48–72h after starting the empirical treatment, the patient's clinical evolution and results should be assessed from a microbiological point of view. In case an aetiological agent or clinical focus is isolated, treatment should be simplified and adjusted to the antibiotic sensitivity profile of each microorganism or type of infection, as reflected in Table 5.

In situations where no clinical focus or aetiological agent has been documented and the patient is stable, the antibiotic treatment should be de-escalated to a narrower-spectrum agent and/or the drugs administered in combination should be withdrawn (aminoglycoside, quinolone, colistin, etc.). If the initial presentation was not serious, and the patient has been afebrile for over 72h and is asymptomatic, the possibility of suspending the treatment may be considered. However, if the patient was in a serious or unstable clinical situation, modifying the initial antibiotic treatment is not advisable.

In most documented infections, 10–14 days of antibiotic treatment is usually sufficient. In some cases, treatment may be extended beyond the resolution of the fever and neutropenia, if necessary. If a catheter infection is documented, its withdrawal or sealing with antimicrobial agents should be considered, depending on the patient's characteristics and the microorganism isolated. In patients with persistent fever, a full reassessment should be performed, with an active search for possible infection foci or other causes of fever such as drug toxicity, tumour fever, etc.

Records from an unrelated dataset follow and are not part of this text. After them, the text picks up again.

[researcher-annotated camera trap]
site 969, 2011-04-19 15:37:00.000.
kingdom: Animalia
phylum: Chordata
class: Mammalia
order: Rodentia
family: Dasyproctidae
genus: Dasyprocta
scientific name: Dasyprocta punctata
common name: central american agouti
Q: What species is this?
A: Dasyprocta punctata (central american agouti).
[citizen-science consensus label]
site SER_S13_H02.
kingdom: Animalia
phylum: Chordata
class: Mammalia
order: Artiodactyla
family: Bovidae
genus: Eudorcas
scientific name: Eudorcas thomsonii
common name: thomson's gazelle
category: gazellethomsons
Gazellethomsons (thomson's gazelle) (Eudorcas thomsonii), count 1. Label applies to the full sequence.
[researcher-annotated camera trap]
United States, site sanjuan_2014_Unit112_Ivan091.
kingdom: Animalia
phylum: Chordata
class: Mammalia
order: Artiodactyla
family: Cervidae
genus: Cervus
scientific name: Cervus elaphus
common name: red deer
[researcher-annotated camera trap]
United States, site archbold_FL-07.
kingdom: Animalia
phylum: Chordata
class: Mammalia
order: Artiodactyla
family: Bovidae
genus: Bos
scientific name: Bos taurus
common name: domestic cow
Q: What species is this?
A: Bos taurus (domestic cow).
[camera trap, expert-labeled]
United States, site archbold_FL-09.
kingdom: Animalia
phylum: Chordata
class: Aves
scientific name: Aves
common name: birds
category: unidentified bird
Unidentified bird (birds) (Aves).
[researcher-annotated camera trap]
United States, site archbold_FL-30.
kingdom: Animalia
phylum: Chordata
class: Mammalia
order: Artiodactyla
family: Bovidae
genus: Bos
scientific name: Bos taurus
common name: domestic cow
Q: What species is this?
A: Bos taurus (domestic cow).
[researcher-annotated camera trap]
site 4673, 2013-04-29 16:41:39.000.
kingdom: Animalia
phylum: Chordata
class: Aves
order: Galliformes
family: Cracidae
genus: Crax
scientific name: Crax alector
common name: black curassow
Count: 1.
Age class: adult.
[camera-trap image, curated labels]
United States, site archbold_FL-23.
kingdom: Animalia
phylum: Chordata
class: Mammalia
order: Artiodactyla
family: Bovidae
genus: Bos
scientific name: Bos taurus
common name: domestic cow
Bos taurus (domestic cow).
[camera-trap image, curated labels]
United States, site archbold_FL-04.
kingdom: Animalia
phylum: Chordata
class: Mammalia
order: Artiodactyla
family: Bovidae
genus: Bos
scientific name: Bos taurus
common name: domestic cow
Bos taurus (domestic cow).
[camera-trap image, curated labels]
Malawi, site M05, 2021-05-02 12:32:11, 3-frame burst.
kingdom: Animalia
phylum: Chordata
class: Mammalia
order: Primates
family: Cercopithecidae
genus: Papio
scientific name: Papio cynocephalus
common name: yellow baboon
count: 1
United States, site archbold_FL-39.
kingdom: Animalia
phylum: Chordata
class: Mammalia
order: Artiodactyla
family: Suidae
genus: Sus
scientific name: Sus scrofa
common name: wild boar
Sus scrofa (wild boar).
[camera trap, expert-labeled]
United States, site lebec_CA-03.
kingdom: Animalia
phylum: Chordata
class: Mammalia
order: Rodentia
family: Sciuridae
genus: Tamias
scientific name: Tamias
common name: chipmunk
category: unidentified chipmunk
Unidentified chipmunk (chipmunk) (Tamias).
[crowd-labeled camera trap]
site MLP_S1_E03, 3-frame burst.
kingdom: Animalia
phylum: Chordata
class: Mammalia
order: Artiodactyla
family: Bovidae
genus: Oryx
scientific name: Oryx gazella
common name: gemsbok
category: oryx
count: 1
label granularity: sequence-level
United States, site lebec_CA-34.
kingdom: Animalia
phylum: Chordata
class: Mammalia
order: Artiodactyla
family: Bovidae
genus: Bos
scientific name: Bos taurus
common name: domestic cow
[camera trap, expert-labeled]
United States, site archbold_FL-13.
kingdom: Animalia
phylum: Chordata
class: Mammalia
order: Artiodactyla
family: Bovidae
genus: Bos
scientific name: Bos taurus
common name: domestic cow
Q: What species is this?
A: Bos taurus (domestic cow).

Biomarkers are analytical parameters that may complement other clinical and microbiological variables in the assessment of a FN episode and its severity. Likewise, normalised values support the treatment response. Of the biochemical parameters, those of greatest interest are stress hyperglycaemia as an acute phase reactant and hypoalbuminaemia as a marker of malnutrition and fragility.42 Of the serum markers specific to the inflammatory/infectious process, those most frequently used are lactate, procalcitonin and C-reactive protein. Their utility is not well defined due to the heterogeneity of the populations studied and the few patients included in published clinical trials.53 Procalcitonin (value>0.5ng/ml) is a more useful and earlier marker than C-reactive protein (value≥90mg/dl), especially in the diagnosis of bacteraemia, as it is not elevated in viral infections, and for predicting the severity of FN complications. The addition of procalcitonin to clinical risk scores could increase the sensitivity and negative predictive value for detecting bacteraemia and the failure of the antibiotic treatment.54 Interleukin 6, 8 and 10 could be better predictors of severity and complications but are less used due to their high cost, lack of availability and low specificity. The lipopolysaccharide binding protein, interleukin 2 and tumour necrosis factor, among others, have no current application in the context of cancer patients with FN.